The godwit’s epic flight — the longest non-stop migration of a land bird in the world — lasts from eight to 10 days and nights through pounding rain, high winds and other perils. It is so extreme, and so far beyond what researchers knew about long-distance bird migration, that it has required new investigations.

In a recent paper, a group of researchers said the arduous journeys challenge “underlying assumptions of bird physiology, orientation, and behavior,” and listed 11 questions posed by such migrations. Dr. Piersma called the pursuit of answers to these questions “the new ornithology.”

The extraordinary nature of what bar-tailed and other migrating birds accomplish has been revealed in the last 15 years or so with improvements to tracking technology, which has given researchers the ability to follow individual birds in real time and in a detailed way along the full length of their journey. “You know where a bird is almost to the meter, you know how high it is, you know what it’s doing, you know its wing-beat frequency,” Dr. Piersma said. “It’s opened a whole new world.”

(Sea-faring Polynesian cultures, the scientists wrote in the paper, knew about the migrations long ago and used the birds to assist in navigation.)

The known distance record for a godwit migration is 13,000 kilometers, or nearly 8,080 miles. It was set last year by an adult male bar-tailed godwit with a tag code of 4BBRW that encountered inclement weather on his way to New Zealand and veered off course to a more distant landing in Australia. He had flapped his wings for 237 hours without stopping when he touched down. (In the last week, he has left Alaska again and is en route to his southern destination.) Other birds do stay aloft for long periods using a technique called “dynamic soaring,” while godwits power themselves by continuous flapping, which takes far more energy.

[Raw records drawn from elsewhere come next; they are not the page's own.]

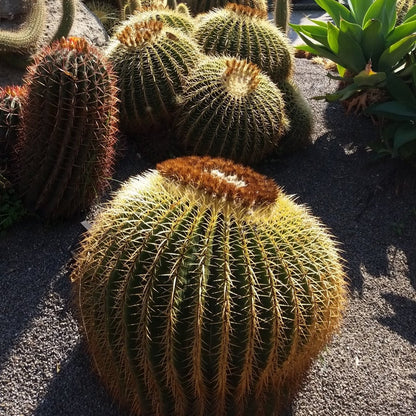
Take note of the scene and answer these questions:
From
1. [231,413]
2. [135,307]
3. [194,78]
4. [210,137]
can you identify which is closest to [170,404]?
[231,413]

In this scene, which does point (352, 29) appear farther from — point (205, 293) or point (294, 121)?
point (205, 293)

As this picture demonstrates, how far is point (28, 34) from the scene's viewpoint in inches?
185

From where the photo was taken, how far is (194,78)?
383 cm

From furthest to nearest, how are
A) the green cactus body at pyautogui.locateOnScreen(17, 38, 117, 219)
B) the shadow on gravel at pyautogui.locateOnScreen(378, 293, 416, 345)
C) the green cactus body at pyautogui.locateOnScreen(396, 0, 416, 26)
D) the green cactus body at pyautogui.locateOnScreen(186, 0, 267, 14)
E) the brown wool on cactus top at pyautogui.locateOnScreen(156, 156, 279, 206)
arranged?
the green cactus body at pyautogui.locateOnScreen(186, 0, 267, 14)
the green cactus body at pyautogui.locateOnScreen(396, 0, 416, 26)
the shadow on gravel at pyautogui.locateOnScreen(378, 293, 416, 345)
the green cactus body at pyautogui.locateOnScreen(17, 38, 117, 219)
the brown wool on cactus top at pyautogui.locateOnScreen(156, 156, 279, 206)

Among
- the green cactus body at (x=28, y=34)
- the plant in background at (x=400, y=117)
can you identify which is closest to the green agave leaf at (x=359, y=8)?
the plant in background at (x=400, y=117)

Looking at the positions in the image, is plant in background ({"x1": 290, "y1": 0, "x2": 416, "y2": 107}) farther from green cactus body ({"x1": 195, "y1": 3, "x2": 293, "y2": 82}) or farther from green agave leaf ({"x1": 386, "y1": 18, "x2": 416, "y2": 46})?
green cactus body ({"x1": 195, "y1": 3, "x2": 293, "y2": 82})

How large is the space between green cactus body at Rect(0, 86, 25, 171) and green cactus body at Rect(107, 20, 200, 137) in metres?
0.83

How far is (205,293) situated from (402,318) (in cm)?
184

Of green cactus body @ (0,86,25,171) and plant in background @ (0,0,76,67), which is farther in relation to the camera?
plant in background @ (0,0,76,67)

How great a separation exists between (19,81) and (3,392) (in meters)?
3.20

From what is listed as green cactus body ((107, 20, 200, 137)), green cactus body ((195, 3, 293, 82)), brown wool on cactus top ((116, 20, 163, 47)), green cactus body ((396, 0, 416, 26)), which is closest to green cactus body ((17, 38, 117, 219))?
green cactus body ((107, 20, 200, 137))

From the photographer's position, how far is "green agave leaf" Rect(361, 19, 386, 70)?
13.8ft

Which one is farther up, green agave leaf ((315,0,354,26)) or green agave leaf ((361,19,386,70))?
green agave leaf ((315,0,354,26))

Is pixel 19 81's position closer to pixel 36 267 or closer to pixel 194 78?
pixel 194 78
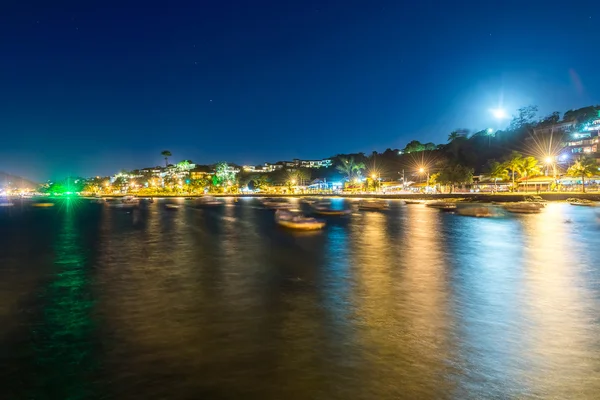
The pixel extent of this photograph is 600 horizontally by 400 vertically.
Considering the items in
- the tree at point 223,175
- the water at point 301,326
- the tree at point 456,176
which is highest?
the tree at point 223,175

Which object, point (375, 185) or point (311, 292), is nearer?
point (311, 292)

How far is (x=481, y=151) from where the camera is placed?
121938 millimetres

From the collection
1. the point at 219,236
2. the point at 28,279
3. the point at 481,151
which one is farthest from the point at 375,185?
the point at 28,279

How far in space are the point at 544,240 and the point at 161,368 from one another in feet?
81.3

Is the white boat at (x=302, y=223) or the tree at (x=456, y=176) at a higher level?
the tree at (x=456, y=176)

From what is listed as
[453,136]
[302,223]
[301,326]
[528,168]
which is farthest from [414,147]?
[301,326]

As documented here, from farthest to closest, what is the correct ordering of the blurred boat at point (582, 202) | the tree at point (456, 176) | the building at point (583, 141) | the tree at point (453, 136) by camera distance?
1. the tree at point (453, 136)
2. the building at point (583, 141)
3. the tree at point (456, 176)
4. the blurred boat at point (582, 202)

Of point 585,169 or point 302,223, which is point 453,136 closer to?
point 585,169

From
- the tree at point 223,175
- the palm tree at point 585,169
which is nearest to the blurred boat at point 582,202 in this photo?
the palm tree at point 585,169

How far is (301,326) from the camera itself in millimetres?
8695

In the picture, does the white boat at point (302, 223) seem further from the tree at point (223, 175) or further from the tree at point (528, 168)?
the tree at point (223, 175)

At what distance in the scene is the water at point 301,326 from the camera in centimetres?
596

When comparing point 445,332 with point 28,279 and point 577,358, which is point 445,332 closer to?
point 577,358

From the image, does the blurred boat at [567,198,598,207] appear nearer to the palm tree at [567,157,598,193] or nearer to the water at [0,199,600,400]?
the palm tree at [567,157,598,193]
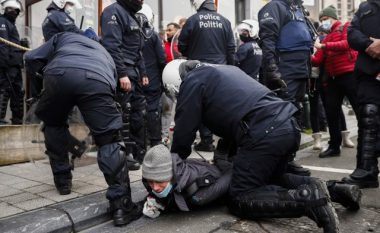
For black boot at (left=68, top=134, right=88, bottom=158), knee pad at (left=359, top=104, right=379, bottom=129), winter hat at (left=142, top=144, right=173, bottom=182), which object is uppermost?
knee pad at (left=359, top=104, right=379, bottom=129)

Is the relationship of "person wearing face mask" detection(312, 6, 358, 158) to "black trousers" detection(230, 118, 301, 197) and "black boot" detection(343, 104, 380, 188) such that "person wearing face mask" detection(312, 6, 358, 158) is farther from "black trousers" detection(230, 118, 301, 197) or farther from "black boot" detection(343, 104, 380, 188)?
"black trousers" detection(230, 118, 301, 197)

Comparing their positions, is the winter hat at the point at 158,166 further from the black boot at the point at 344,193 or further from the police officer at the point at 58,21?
the police officer at the point at 58,21

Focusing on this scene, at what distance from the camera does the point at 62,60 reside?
3.00 m

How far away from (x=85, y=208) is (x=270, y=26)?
103 inches

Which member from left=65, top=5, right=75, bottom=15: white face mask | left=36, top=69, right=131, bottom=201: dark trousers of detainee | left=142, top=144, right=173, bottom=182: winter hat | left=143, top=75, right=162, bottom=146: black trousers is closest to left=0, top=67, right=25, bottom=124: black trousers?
left=143, top=75, right=162, bottom=146: black trousers

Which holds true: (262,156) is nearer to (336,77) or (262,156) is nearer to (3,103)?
(336,77)

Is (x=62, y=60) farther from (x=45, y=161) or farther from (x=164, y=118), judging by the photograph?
(x=164, y=118)

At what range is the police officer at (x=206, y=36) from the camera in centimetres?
502

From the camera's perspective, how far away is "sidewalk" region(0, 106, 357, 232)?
280 cm

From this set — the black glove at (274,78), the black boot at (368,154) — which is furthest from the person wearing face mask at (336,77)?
the black boot at (368,154)

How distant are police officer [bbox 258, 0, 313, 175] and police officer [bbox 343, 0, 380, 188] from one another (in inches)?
31.5

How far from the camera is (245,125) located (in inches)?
112

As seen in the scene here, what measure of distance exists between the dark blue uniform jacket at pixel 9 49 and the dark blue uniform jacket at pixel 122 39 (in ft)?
7.23

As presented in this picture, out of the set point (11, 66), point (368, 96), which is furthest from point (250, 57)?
point (11, 66)
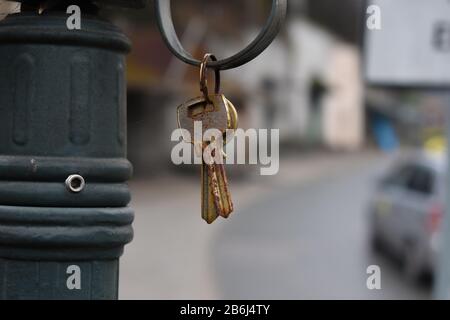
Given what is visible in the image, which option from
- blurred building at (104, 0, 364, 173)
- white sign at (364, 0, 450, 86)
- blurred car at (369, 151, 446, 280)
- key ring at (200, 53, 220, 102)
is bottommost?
blurred car at (369, 151, 446, 280)

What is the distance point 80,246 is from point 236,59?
1.32 ft

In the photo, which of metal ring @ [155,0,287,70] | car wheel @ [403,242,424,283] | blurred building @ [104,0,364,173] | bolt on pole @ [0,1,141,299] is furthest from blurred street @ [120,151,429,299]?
metal ring @ [155,0,287,70]

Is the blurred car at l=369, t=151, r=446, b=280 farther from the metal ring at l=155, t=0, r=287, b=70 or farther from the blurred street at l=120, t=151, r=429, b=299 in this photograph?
the metal ring at l=155, t=0, r=287, b=70

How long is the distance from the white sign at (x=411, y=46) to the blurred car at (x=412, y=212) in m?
4.90

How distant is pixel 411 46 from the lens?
16.7ft

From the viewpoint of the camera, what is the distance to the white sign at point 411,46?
507 centimetres

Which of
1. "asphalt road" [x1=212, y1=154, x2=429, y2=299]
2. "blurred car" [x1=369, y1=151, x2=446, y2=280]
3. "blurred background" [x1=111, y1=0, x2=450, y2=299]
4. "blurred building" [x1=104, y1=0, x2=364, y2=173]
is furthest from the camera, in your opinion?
"blurred building" [x1=104, y1=0, x2=364, y2=173]

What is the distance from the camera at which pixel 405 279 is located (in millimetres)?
11742

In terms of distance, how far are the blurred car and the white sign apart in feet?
16.1

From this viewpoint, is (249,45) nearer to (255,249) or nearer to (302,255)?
(302,255)

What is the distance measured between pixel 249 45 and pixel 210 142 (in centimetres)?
18

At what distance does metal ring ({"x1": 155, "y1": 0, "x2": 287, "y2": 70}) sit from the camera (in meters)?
1.35

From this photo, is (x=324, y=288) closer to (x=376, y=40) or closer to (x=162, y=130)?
(x=376, y=40)

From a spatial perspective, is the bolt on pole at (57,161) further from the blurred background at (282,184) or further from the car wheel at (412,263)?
the car wheel at (412,263)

The globe-trotting birds are in search of an endless summer, and some 90,000 or so depart Alaska from the Yukon-Kuskokwim Delta and environs, where they breed and raise their young. Both Alaska and New Zealand are rich in foods that godwits like, especially the insects in Alaska for newly hatched chicks. And New Zealand has no predatory falcons, while Alaska offers secure habitat. Once they reach New Zealand and the austral summer, the sleek birds — with mottled brown-and-white aerodynamic wings; cinnamon-colored breasts; long, slender beaks; and stilt-like legs — feed on glistening mud flats until March, when they begin their journey back north.